* WHAT YOU HAVE TO DO: Quote the rows below word for word, starting at the line that contains "What is the space" and ending at the line that contains "1053 inches", both included.

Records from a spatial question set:

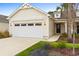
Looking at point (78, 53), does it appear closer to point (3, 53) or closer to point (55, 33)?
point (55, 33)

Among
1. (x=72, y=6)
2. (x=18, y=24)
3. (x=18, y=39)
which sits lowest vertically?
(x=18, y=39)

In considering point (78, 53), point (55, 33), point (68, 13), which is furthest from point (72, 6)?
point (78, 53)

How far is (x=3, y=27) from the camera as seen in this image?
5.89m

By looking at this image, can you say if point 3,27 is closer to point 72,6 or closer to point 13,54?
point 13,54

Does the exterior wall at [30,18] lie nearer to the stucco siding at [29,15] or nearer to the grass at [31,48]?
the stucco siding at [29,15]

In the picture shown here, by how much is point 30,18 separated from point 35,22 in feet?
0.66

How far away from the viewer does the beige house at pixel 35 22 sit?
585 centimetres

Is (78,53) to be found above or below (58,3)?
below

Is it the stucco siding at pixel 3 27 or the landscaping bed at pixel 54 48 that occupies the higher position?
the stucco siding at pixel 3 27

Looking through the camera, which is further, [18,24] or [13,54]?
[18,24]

...

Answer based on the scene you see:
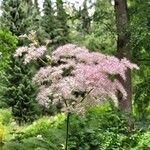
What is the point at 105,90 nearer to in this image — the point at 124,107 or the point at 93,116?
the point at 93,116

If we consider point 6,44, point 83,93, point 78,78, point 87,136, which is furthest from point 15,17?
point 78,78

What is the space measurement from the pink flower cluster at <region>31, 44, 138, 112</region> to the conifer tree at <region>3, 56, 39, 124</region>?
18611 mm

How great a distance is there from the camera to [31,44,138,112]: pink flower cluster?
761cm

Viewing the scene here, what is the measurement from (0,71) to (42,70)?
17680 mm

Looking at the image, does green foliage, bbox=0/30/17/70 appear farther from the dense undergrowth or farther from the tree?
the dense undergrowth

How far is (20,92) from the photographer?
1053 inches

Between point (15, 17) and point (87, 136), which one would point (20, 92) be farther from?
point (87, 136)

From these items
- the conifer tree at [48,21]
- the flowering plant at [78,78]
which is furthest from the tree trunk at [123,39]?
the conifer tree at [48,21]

* SOLUTION TO THIS EXERCISE:
What is the space measurement from the pink flower cluster at <region>31, 44, 138, 112</region> to the conifer tree at <region>3, 56, 39, 124</region>?
18611 mm

How great a distance is there from the camera to [31,44,138,112]: pink flower cluster?
761cm

Viewing the scene here, what is the measurement from (0,71) to (42,70)?
17680 mm

Looking at the image, does green foliage, bbox=0/30/17/70 appear farther from the dense undergrowth or farther from the tree?
the dense undergrowth

How far is (20,92) from the photographer?
1053 inches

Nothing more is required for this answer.